3 Statements of axiom of choice are equivalent
$3\Rightarrow 2$: Suppose $X$ is a collection of nonempty sets, then $f:P(\bigcup X)\setminus\{\varnothing\}\to\bigcup X$ exists which chooses from every nonempty subset of $\bigcup X$. If we restrict $f$ to the set $X$ then we have a choice function.
$2\Rightarrow 3$: Trivial, if every non-empty collection of non-empty sets has a choice functions, given a non-empty $X$ we have that $P(X)\setminus\{\varnothing\}$ is a non-empty collection of non-empty sets, thus has a choice function.
$2\Rightarrow 1$: Trivial, if every collection has a choice function then every pairwise disjoint collection has a choice function $\{f(x)\mid x\in X\}$ is a choice set.
$1\Rightarrow 2$: Given $X$ a non-empty collection of non-empty sets, let $\{\{x\}\times x\mid x\in X\}$ be a collection of now pairwise disjoint sets. The cut set is a choice function. (You may want to show why they are pairwise disjoint, this is because if $x\neq y$ then $(\{x\}\times x)\cap(\{y\}\times y)=\varnothing$; also you might want to show why the choice set is a function, but it only meets $\{x\}\times x$ at one point... so functionality holds and it is indeed a choice function.)

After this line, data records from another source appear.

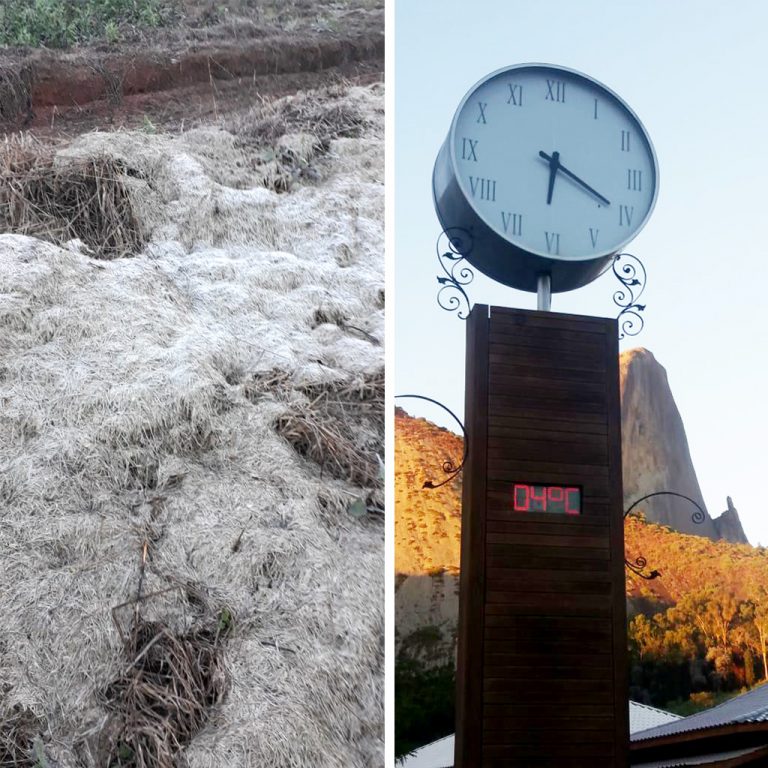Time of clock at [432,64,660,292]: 6:19
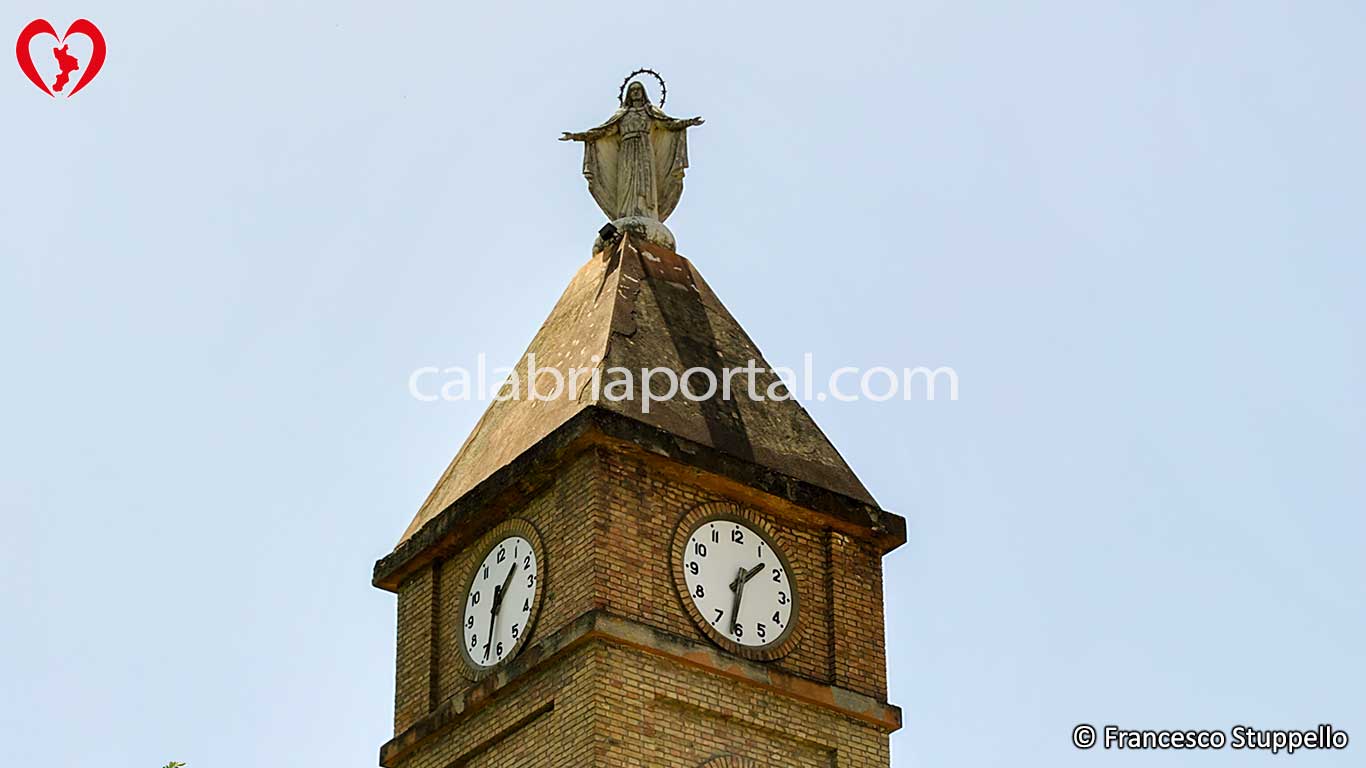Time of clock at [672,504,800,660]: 1:31
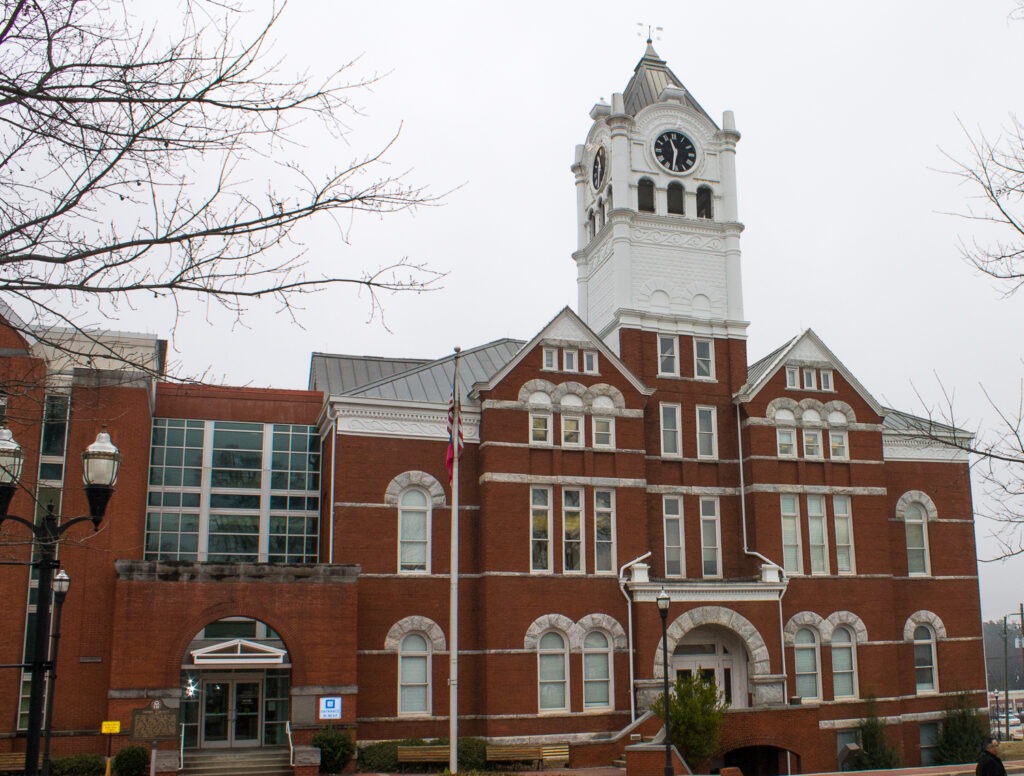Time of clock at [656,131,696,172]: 11:31
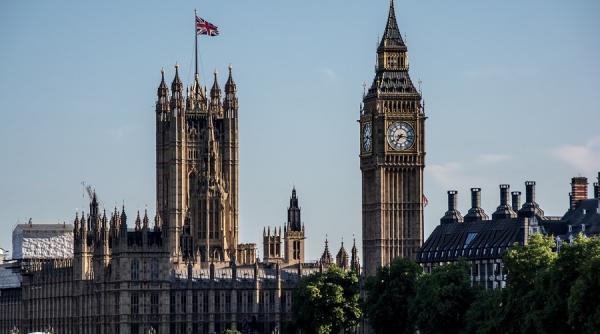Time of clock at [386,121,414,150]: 7:16
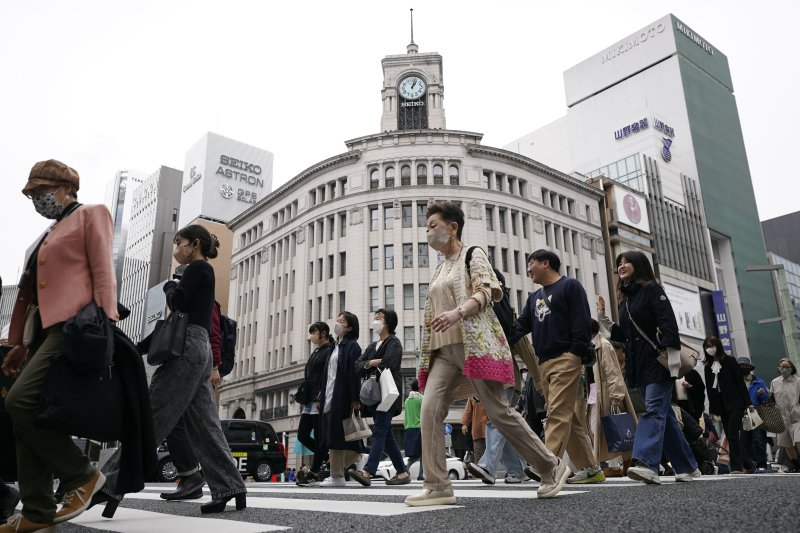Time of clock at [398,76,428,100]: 1:02
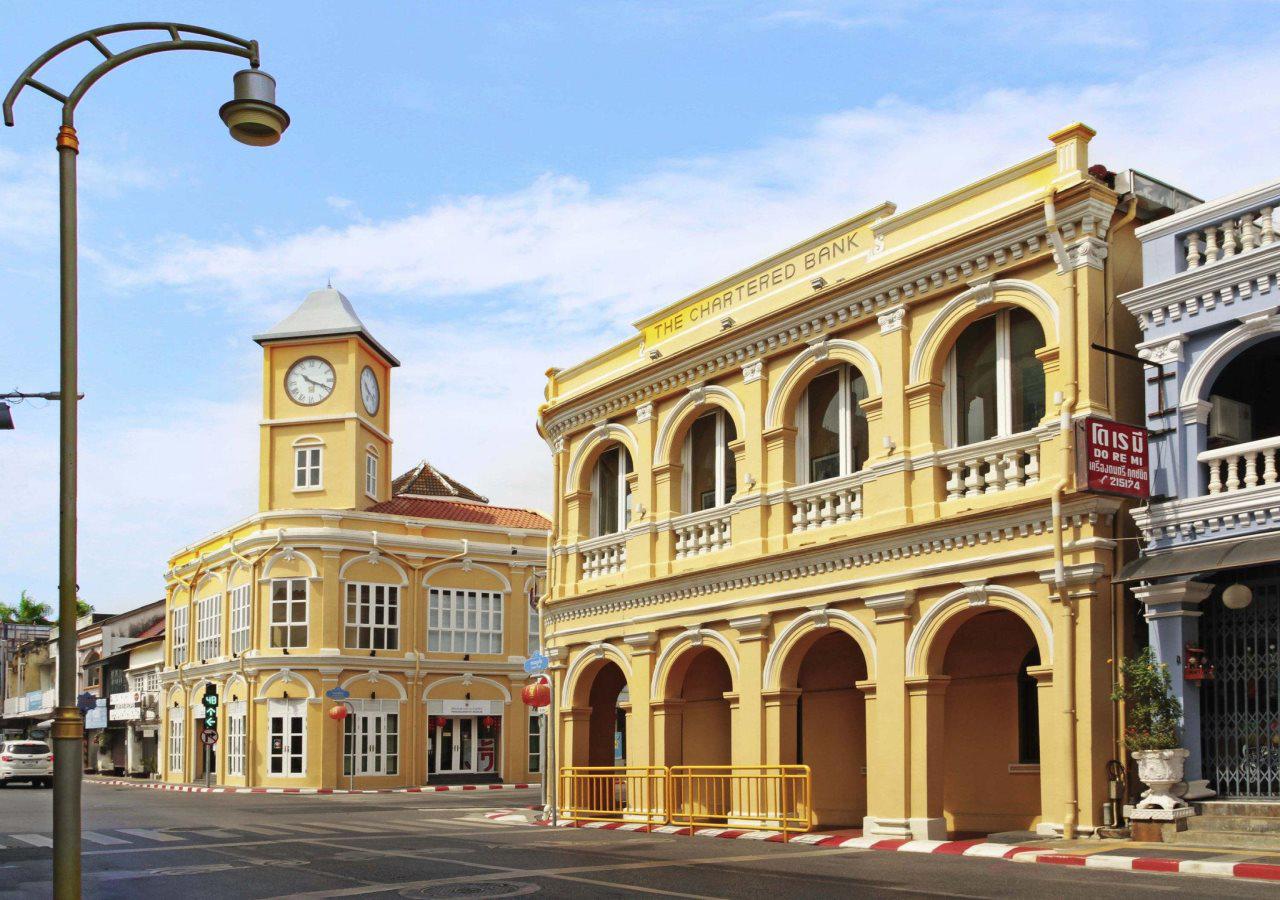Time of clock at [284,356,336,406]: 10:18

I'll show you how to prove 3) implies 1), the rest should be relatively easy. So let $X$ be a nonempty set. For every nonempty subset $Y$ of $X$, let $Y^*=Y\times\{Y\}$. Then the family $\{Y^*:X\supseteq Y\neq\emptyset\}$ consists of disjoint nonempty sets, so there exists a choice set $C$. Let $f^*$ be the function that maps each nonempty set $Y\subseteq X$ to the unique element of $C$ that lies in $Y^*$. This isn't yet the function we want to construct. So let $\pi$ be the function that maps each element in $\{Y\times\{Y\}:X\supseteq Y\neq\emptyset\}$ (a ordered pair) to its first coordinate. Then letting $f=\pi\circ f^*$ gives you the needed function, as you can easily verify.